→ Directive A
Translate this sentence from the LAM/MPI mailing list post into Spanish: "So messages sent in 2001 would show up in threads in 1999, and so on."
→ Directive B
Resume the LAM/MPI mailing list post after its final sentence, keeping the same voice and subject.

[START OF Text shown]

LAM/MPI logo

LAM/MPI General User's Mailing List Archives

  |   Home   |   Download   |   Documentation   |   FAQ   |   all just in this list

From: Jeff Squyres (jsquyres_at_[hidden])
Date: 2004-09-03 04:46:29


On Sep 2, 2004, at 8:00 PM, William Boatin wrote:

> before i ask my real question, can some one please tell me how to
> reply to any responses to this thread, without creating a new thread?
> in the past i have had to reply to responses to my question by
> starting a new thread insstead of continuing the old one.

By "new thread," do you mean a new thread on the mailing list archives?
  If so, it's probably a function of your mailer. Most mail clients
automatically put in the Right Headers when you "Reply" to thread
messages properly and our web archiver script (MHonArc) ususally
handles this properly.
<more-detail-than-most-people-probably-want>

I haven't looked at your messages closely, but I'm guessing that your
mail client isn't doing this, and therefore MHonArc is probably
treating your messages as new threads.

MHonArc also has a mode where it can additionally thread messages by
stringing together identical (or nearly identical) subject lines. But
we had to disable that feature because we've been running this list for
many years, and over the years, people tend to use the same subject
lines (e.g., "lamboot problem", "mpirun help", etc.). So messages sent
in 2001 would show up in threads in 1999, and so on.

</more-detail-than-most-people-probably-want>

> now my question is about xwindows and x11 forwarding
> i read the faq entry at this link
> http://www.lam-mpi.org/faq/category6.php3#question5
> i did what was suggested and i didnt get the desired output
> after searching through the archives i modified my script to look like
> this:
>
> #!/bin/bash -f
>
> echo "Running xterm on `hostname`"
> /opt/kde3/bin/konsole -T `hostname` -e $*
> exit 0
>
> i had to explicitly give the path to the konsole terminal program; i
> need to add that to the path i guess.

This is probably a function of how your "dot" files (i.e., your
.tcshrc / .login / .profile / .bashrc... whichever one is appropriate
for you) and/or how the system-level equivalents of these files are
setup on the nodes in question. Some systems tend to treat interactive
logins differently than non-interactive logins, and make the paths be
much longer (i.e., perhaps you / your sysadmin / your distro didn't
anticipate logging in non-interactively and running a konsole).

> i stuck the '-T `hostname` so that things were less confusing (puts
> hostname in title bar of terminal window).
> however, i was expecting to see a window for each rank i launch on the
> local machine. my hostfile looks lile this:
>
> simba cpu=3
> tom cpu=2
>
> and i execute my program (called m) like this, frome the local machine
> (simba):
>
> mpirun c0 c1 c3 -sf -x DISPLAY xterm.bash m
>
> i expected to get three windows, one for my master rank and two for my
> slave ranks, with c3 being a

Sidenote: it's "processes", not "ranks". A "rank" is just an integer
specifying a process' identity within a communicator. People usually
refer to the process' rank in COMM_WORLD as the "rank", but in reality,
every MPI process has at least two ranks: their COMM_WORLD rank, and
their COMM_SELF rank (which is always, by definition, 0). If your
process creates any more communicators, then it also has more ranks.

[END OF Text shown]
[START OF Material provided]

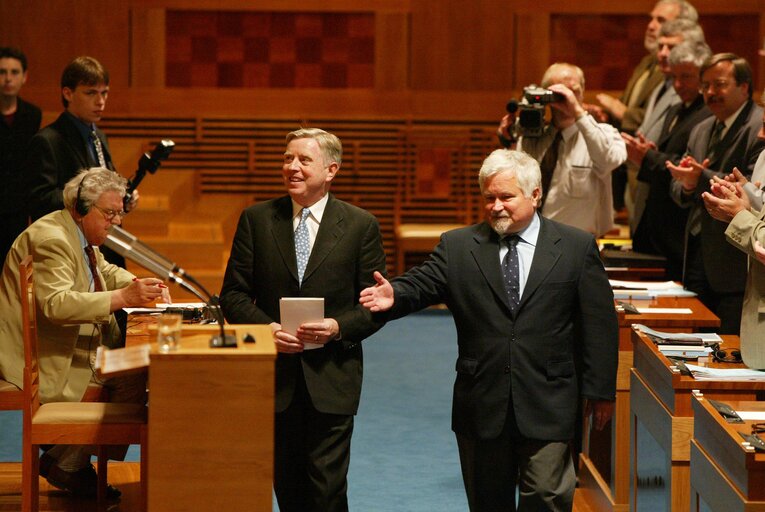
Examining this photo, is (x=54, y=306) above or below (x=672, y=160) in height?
below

[END OF Material provided]

→ Expected answer A
Así, los mensajes enviados en 2001 aparecerían en hilos de 1999, y así sucesivamente.

→ Expected answer B
So "process" is more specific than "rank".

(a smart person corrected me on exactly this same issue this years ago
:-)

> window to whats happening on tom, the remote machine.
>
> per my scrip this is the output i get:
> Running xterm on neuro-simba
> Running xterm on neuro-simba
> Running xterm on neuro-tom

Looks right so far.

> however i was gettin only two windows popping up; a slave and a
> master. couldnt figure out was going on, till i took a look at the
> remote machine screen and lo and behold the terminal windows were
> popping up on the remote machine (tom)!

This is because you're exporting your DISPLAY variable.

In an ssh world, you likely don't need to export DISPLAY because ssh
will set it to a relevant value in the remote shell. Most important:
although it will be a different value than what you have in the shell
that you ran mpirun in, the output will still appear on your screen.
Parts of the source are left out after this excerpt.